Marcus Samuelsson’s StreetBird
I would never consider myself a writer or journalist, but I have found myself playing with the medium lately – which I am thoroughly enjoying since I am such an intensely curious person. I am always eager to understand the creative process, what makes someone tick. I am also guided by aesthetics, the story behind creation – from idea to execution whether its surrounding design or food. Imagine my surprise a few weeks ago when I received an email from Marcus Samuelsson’s team. I was told he was working on a hush-hush project, something very close to his heart and the Harlem community, that he wanted to share in a personal way. And there it was – the swoony opportunity to report on a creative vision coming to life.
A few days later I drove up to 116th and Frederick Douglass and stepped into Streetbird, Chef Marcus Samuelsson’s vision which is set to open this week and has been 4 years in the making. His goal was simple, to create an eatery that drew inspiration from the vibrant Harlem community – a place where block parties, corner cookouts, graffiti, hip hop and Sunday church culture all come together – to deliver some unbelievable rotisserie chicken with an urban tale.
The restaurant was in heavy construction mode the day I visited and I was thrilled to see the work in progress. As Marcus and his co-designer Derek Fleming worked with their team, I observed Streetbird unfold around me. Creativity was everywhere. Cey Adams spraypainted an “uptown cookout” graffiti mural while contractor Andres Gomez formed a chair out of skateboards and Marcus sorted through African fabrics to find just the right one for the communal banquettes. Every inch of the atmosphere was being created to be authentic to the people of Harlem.

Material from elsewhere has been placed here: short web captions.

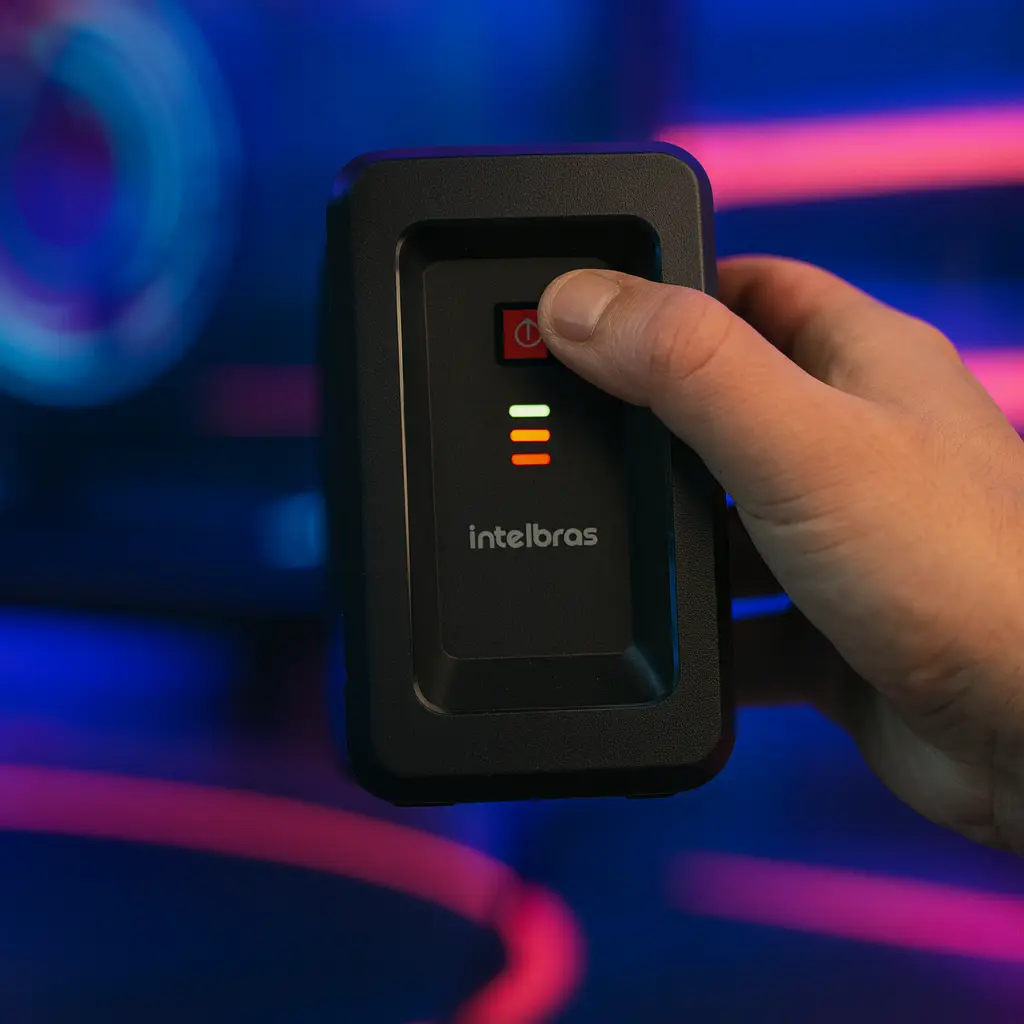 Nobreak Intelbras ATTIV 1200VA com 10% OFF por R$ 719,91 em até 10x na Amazon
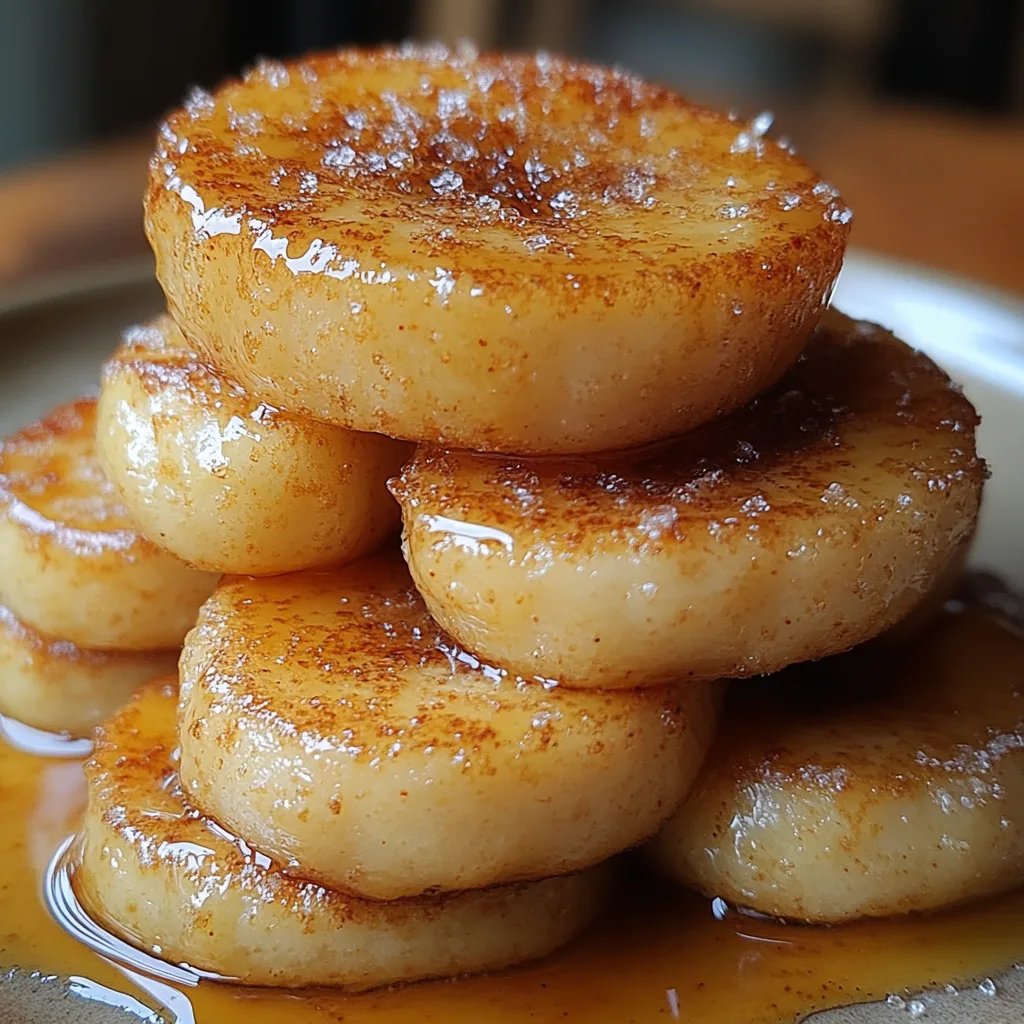 Bananas Maduras com 3 Ingredientes: Uma Receita Incrível e Essencial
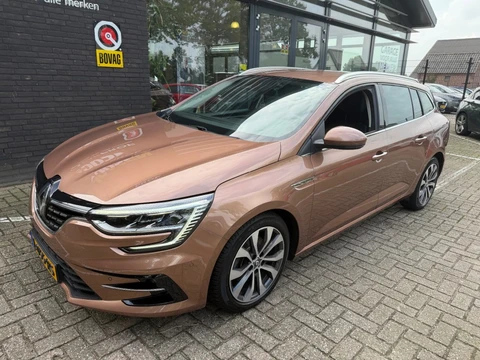 Renault Mégane 1.3 TCE BNS ED. ONE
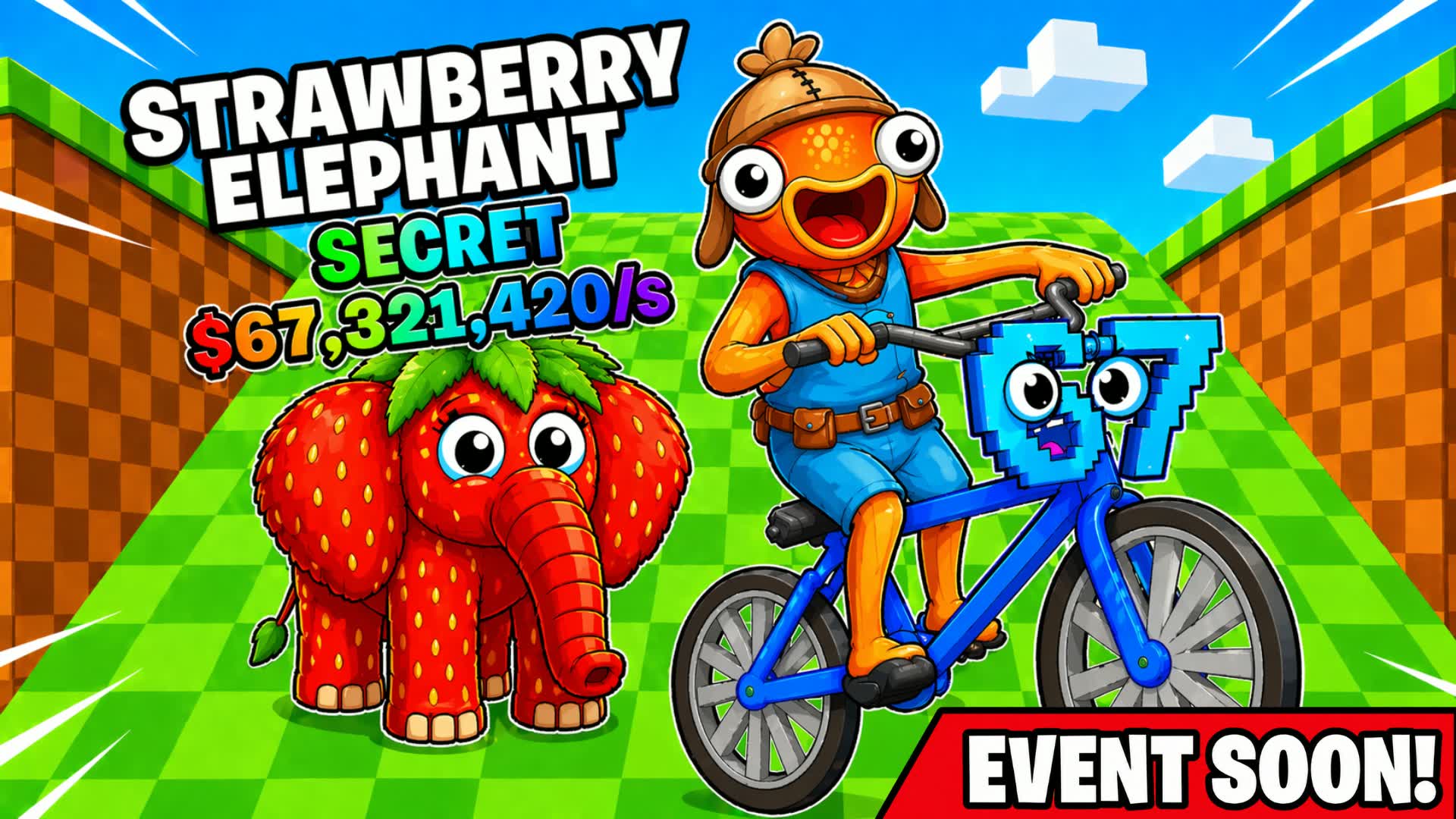 BIKE FOR BRAINROTS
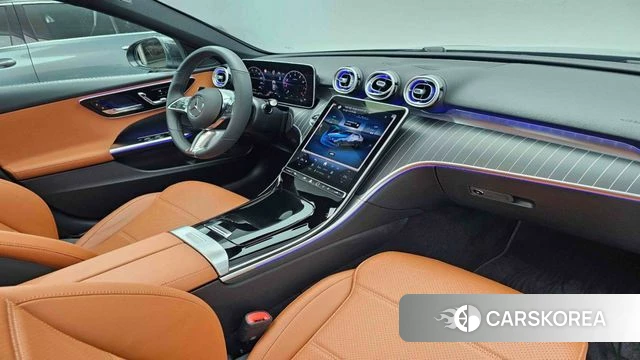 Mercedes-Benz C-Class W206 2025 Серый из Кореи, фото 2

Everything about Streetbird was inspired from the people who brought Harlem to life in the 70’s & 80’s and continue to keep it going today. What struck me the most (and which is a downright stroke of genius) is the installation of boomboxes at the entrance to the restaurant. The visual statement alone is bold and telling – celebrating hip-hop music that for decades originated from this community but also the form of self-expression the boombox represented for an entire generation. The boombox was your identifier – a way to show your perspective on music and culture in a personal way. This interactive installation does more than make a striking artistic statement, it is literally a storytelling medium. As you wait for a table you’ll be able to plug into the art piece and hear the history of Harlem being told directly by the people who lived and shaped the neighborhood. It’s really an amazing way to start conversations and immerse yourself in the history of the neighborhood, while honoring the decades that made Harlem a cultural icon.
Not only is Marcus an impeccable chef, he’s a visionary. It’s not just about food. It’s the story and the community behind the food. Marcus told me that when he started to concept Streetbird his initial driving thought was, “What don’t we serve at Red Rooster and what does the community need?” He was thinking about affordability and style, wanting to tell a fuller story than he had at his other restaurant, “I felt it was more connected to the street. So then it became natural to do something that was street food centered with chicken at its core. So I knew I wanted a rotisserie oven. And I knew I wanted to build it around a Harlem tradition, which is really diners.” Nothing does this more than the counter seating which overlooks the open kitchen letting guests see the cooking birds on the rotisserie. More than anything the concept had to feel authentic, so Marcus talked to people living in the area during the 70’s and 80’s to draw inspiration and stay genuine. In this way Streetbird is a bit like a treasure from the past, a place where the history of the neighborhood doesn’t get lost amongst the development and changes, but continues to thrive and capture the true spirit of Harlem.
I have to say, I was honestly amazed at the level of creativity and purpose that was behind every choice and detail in the space. Through art, repurposed materials, music and community, Streetbird will educate a whole new generation about the stories and anecdotes of the past, while honoring the legacy of the generation that made Harlem what it is today.